On this at least, I agree with dwyer - it's an impossibility to disarm the US at the moment.
 
This is the country who decided to go and went to the moon within a decade. With political will and public support they can end mass shootings.
 
This is the country who decided to go and went to the moon within a decade. With political will and public support they can end mass shootings.
the 'and public support' bit is crucial here. Also, the mass shootings make the news, but most of the victims of gun crime in the US are young, black men, whose deaths barely even make the local news, let alone the international media. Ending their deaths is the main issue wrt gun crime in the US - and as in Brazil, talking about that without also talking about drugs and social deprivation is pointless.
 
Yeah, but some deaths have different meanings from others. Thousands killed by the state for refusing to hand over guns that many people in the country believe they have a right to own?

On this at least, I agree with dwyer - it's an impossibility to disarm the US at the moment.

For some it would be all their right-wing, anti-government fears/fantasies come true.
 
I'm aware of the stats. The people who own lots of guns see the gun violence issue as something that doesn't effect them. (For them, its a "black on black crime" issue as racist as that may be). If you brought the issue home to them, there'd be hell to pay.

Yeah, but some deaths have different meanings from others. Thousands killed by the state for refusing to hand over guns that many people in the country believe they have a right to own?

On this at least, I agree with dwyer - it's an impossibility to disarm the US at the moment.

I agree with you both, at least on most point. I think it would go well over a couple of thousand once the One World Government rumour mill was up to speed.
 
I have been reading some comments on another site:

guns are not the problem, killers are

Killers only target schools because they can't fight back, get guns in schools and they will be safe!

Always the same sort of stuff, lunacy, I am so glad we didn't arm the population of my sons secondary school so that they would "be safe!" ..
 
These are all reasons why introducing gun control would not be 100% effective. that doesn't mean such a scheme shouldn't be inacted. If nothing else it would drastically reduce the numbers of guns.

No, obviously it would make no difference to the number of guns already in existence.

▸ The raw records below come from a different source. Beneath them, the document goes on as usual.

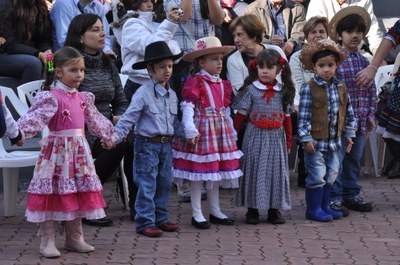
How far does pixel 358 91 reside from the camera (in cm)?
970

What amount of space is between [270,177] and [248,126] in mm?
458

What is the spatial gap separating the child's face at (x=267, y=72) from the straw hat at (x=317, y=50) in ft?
1.08

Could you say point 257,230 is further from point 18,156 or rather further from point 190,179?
point 18,156

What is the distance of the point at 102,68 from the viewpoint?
30.1 ft

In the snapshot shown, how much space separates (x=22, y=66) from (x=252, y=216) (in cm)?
290

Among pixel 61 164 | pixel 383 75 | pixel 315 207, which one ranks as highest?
pixel 383 75

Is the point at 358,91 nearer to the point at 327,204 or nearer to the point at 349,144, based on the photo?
the point at 349,144

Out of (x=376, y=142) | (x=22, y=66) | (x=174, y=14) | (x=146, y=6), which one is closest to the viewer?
(x=174, y=14)

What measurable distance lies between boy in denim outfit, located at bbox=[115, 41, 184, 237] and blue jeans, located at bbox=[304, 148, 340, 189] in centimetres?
121

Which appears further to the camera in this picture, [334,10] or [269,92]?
[334,10]

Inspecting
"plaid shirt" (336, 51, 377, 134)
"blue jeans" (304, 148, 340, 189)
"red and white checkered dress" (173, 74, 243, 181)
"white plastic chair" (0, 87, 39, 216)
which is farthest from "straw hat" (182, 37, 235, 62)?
"white plastic chair" (0, 87, 39, 216)

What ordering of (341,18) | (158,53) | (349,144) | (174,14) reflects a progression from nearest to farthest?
(158,53), (174,14), (349,144), (341,18)

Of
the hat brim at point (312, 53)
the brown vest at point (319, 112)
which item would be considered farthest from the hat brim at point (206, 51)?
the brown vest at point (319, 112)

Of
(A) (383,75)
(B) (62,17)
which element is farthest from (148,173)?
(A) (383,75)
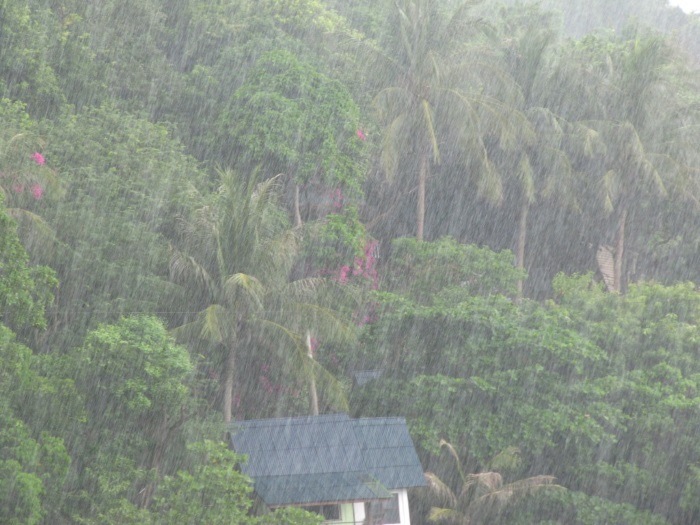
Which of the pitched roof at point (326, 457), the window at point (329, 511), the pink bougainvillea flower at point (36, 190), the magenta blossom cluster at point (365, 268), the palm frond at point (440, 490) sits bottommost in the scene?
the window at point (329, 511)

This is yet another example of the emotional reaction that replaces logic in the minds of so many anti-gun loonies.
 
I have been reading some comments on another site:

guns are not the problem, killers are

Killers only target schools because they can't fight back, get guns in schools and they will be safe!

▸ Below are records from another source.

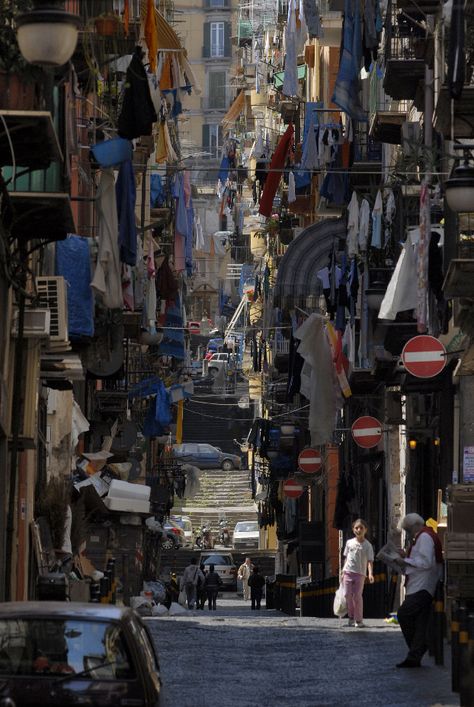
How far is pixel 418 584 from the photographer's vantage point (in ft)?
62.7

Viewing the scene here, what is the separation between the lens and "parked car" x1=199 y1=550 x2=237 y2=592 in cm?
6531

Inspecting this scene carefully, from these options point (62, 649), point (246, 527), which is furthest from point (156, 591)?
point (62, 649)

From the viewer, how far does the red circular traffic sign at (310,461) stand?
1781 inches

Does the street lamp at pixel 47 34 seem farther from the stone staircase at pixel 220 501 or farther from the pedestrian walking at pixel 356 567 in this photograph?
the stone staircase at pixel 220 501

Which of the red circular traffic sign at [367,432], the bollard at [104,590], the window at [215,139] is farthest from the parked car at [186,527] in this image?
the window at [215,139]

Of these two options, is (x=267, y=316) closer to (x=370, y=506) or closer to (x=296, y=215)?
(x=296, y=215)

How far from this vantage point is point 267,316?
6419 centimetres

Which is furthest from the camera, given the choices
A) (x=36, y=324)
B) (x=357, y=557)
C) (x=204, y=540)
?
(x=204, y=540)

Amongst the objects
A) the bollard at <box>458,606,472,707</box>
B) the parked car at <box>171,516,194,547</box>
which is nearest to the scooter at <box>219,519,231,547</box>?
the parked car at <box>171,516,194,547</box>

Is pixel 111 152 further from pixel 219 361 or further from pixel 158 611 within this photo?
pixel 219 361

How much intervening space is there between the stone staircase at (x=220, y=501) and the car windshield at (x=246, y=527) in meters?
3.02

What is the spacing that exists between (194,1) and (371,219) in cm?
10803

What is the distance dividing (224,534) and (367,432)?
4521 centimetres

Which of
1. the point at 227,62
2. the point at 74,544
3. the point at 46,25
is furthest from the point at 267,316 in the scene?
the point at 227,62
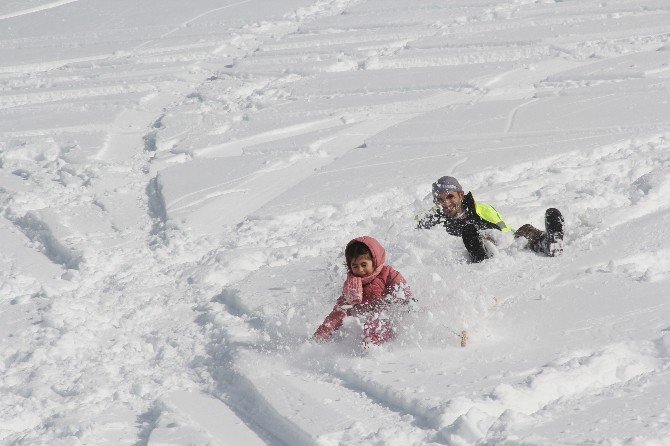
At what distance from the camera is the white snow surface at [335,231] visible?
12.1 ft

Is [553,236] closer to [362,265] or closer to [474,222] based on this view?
[474,222]

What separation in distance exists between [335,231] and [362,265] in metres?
1.61

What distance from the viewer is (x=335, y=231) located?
6148mm

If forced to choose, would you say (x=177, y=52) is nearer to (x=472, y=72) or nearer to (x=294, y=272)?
(x=472, y=72)

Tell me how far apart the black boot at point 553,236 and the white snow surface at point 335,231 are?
2.9 inches

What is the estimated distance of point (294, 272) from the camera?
548cm

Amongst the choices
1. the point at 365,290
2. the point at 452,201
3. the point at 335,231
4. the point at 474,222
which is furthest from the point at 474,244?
the point at 335,231

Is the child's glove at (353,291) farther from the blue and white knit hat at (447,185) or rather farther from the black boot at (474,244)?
the blue and white knit hat at (447,185)

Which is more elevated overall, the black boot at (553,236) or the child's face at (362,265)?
the child's face at (362,265)

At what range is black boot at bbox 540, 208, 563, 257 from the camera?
503 cm

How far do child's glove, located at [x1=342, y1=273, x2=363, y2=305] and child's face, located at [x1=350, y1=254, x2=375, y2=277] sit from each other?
0.14 ft

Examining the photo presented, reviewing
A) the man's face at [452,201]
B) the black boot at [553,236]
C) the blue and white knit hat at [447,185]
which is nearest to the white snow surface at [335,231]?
the black boot at [553,236]

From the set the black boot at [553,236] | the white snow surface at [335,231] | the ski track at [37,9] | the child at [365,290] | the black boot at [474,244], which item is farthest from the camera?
the ski track at [37,9]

Always the same sort of stuff, lunacy, I am so glad we didn't arm the population of my sons secondary school so that they would "be safe!" ..

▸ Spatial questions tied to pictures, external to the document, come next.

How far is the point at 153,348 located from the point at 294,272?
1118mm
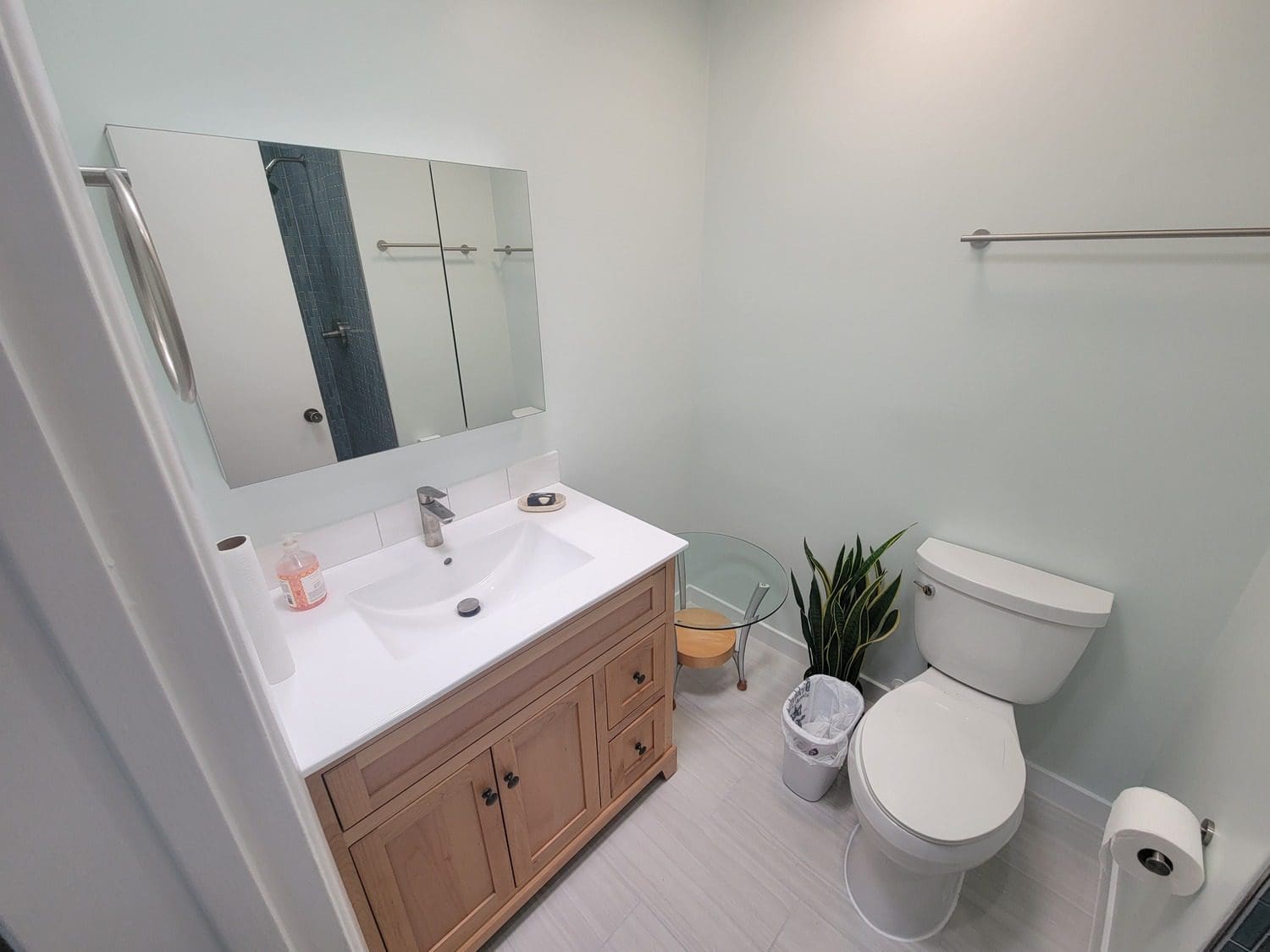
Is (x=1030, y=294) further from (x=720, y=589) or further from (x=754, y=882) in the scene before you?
(x=754, y=882)

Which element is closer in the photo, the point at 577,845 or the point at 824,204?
the point at 577,845

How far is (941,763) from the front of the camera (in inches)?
48.0

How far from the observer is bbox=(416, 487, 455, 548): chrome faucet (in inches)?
50.3

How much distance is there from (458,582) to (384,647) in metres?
0.32

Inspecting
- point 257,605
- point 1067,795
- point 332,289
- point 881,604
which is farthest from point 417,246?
point 1067,795

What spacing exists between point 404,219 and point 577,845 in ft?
5.39

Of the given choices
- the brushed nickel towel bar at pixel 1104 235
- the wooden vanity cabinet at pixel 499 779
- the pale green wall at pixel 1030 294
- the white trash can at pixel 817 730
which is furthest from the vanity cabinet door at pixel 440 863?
the brushed nickel towel bar at pixel 1104 235

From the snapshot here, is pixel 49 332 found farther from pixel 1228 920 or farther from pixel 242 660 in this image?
pixel 1228 920

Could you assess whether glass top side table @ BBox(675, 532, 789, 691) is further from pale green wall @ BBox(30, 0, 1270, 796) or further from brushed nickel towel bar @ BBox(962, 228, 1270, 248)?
brushed nickel towel bar @ BBox(962, 228, 1270, 248)

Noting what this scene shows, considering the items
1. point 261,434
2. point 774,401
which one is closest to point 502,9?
point 261,434

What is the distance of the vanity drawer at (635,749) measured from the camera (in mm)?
1396

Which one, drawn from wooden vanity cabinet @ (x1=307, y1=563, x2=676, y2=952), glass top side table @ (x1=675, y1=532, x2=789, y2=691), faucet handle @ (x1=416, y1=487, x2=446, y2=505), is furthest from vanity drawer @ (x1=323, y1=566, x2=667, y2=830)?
glass top side table @ (x1=675, y1=532, x2=789, y2=691)

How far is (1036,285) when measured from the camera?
1263mm

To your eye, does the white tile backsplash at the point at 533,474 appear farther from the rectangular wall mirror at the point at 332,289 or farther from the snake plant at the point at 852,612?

I don't know what you've been reading, but nobody sensible is suggesting that schoolchildren should be armed.

However it is undeniable that, had the victims of the college shooting been armed, fewer of them would have been killed.
 
This is the country who decided to go and went to the moon within a decade. With political will and public support they can end mass shootings.

The American public is massively in favor of maintaining the second amendment as it stands. Furthermore, that support grows stronger with every mass shooting, because people better understand the need for self-defense.